BEGIN MATERIAL FOR THE TASK

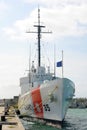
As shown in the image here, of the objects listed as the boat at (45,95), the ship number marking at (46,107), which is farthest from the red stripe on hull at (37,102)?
the ship number marking at (46,107)

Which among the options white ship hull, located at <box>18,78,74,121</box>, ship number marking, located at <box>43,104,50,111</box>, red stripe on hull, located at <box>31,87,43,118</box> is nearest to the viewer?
white ship hull, located at <box>18,78,74,121</box>

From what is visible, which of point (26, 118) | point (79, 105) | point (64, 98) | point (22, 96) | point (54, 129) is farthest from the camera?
point (79, 105)

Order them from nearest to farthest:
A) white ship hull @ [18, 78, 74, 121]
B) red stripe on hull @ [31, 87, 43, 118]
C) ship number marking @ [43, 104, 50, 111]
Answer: white ship hull @ [18, 78, 74, 121] → ship number marking @ [43, 104, 50, 111] → red stripe on hull @ [31, 87, 43, 118]

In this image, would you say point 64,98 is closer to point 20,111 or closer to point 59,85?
point 59,85

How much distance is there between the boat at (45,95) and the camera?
118ft

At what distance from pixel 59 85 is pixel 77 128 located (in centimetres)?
393

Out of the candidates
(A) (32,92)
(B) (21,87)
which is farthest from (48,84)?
(B) (21,87)

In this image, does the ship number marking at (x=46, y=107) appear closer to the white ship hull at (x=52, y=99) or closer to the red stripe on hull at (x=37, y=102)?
the white ship hull at (x=52, y=99)

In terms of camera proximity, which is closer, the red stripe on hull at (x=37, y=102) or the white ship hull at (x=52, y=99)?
the white ship hull at (x=52, y=99)

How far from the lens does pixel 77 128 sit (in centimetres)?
3516

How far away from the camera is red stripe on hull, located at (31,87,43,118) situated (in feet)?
128

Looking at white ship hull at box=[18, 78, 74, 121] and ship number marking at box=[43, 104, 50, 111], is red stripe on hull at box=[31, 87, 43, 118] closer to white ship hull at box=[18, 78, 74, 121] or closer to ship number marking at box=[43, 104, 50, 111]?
white ship hull at box=[18, 78, 74, 121]

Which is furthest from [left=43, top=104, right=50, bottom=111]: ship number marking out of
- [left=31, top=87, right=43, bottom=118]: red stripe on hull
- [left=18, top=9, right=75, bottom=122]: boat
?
[left=31, top=87, right=43, bottom=118]: red stripe on hull

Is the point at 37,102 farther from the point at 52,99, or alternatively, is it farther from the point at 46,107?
the point at 52,99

END MATERIAL FOR THE TASK

> WHAT IS ASKED:
Present every line from the one containing "Is the point" through the final line of the entries, both included, as a numbered list, with blank lines omitted.

> EXERCISE ANSWER:
1. Is the point at 37,102 farther from the point at 52,99, or alternatively, is it farther from the point at 46,107?
2. the point at 52,99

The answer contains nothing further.